De un brinco me eché atrás y quedé a distancia, a la expectativa, cuchillo en mano, atisbando su reacción. Él quedaba desfallecido y jadeante y creo que ni siquiera deseaba ver su sangre.

En vista de que la lucha había concluido, algunos se acercaron a prodigarme afectos, felicitándome por mi destreza y mi victoria, lanzando denuestos contra Prieto y mostrando interés por ayudarme, si es que estaba herido o agotado.

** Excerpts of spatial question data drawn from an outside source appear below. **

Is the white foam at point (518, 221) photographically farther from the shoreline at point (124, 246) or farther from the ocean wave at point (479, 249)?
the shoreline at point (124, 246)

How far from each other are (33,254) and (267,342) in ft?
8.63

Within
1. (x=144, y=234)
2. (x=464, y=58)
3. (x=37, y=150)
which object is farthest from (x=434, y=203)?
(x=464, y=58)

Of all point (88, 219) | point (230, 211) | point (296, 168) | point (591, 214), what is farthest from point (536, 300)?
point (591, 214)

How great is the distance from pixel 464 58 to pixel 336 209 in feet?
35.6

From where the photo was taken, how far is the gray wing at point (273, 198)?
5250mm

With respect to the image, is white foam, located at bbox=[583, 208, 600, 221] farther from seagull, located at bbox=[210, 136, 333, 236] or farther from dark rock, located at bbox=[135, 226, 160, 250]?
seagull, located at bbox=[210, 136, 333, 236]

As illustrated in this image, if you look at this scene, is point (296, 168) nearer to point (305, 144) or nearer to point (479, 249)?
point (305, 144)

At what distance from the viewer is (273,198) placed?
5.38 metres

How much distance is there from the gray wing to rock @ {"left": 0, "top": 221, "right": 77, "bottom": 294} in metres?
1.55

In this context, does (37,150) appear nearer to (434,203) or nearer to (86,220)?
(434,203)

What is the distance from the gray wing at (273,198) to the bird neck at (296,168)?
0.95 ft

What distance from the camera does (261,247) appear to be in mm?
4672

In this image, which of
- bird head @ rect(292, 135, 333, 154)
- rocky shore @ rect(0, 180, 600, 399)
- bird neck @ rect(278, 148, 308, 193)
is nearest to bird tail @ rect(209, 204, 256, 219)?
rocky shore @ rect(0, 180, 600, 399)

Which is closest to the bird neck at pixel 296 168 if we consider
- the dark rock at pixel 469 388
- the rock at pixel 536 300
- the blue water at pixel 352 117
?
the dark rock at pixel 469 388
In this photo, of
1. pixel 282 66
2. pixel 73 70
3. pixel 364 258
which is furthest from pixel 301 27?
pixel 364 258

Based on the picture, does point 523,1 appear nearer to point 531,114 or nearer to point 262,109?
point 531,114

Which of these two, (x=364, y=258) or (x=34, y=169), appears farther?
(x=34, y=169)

Ventura Prieto fue puesto en prisión.

El gobernador me hizo llamar. Apenas entré, me declaró:

–Ya lo he destituido.

Me requirió un informe verbal del episodio, pero me adelantó su punto de vista:

–¡Dios nos asista! ¡Que estemos expuestos al asalto de cualquier insensato, nosotros, aquí, en la propia casa del rey!..

Entendí que la partida estaba ganada, aunque Prieto fuese español y yo americano. Operaba la solidaridad de estado.

Supe, pues, cómo organizar mi relato.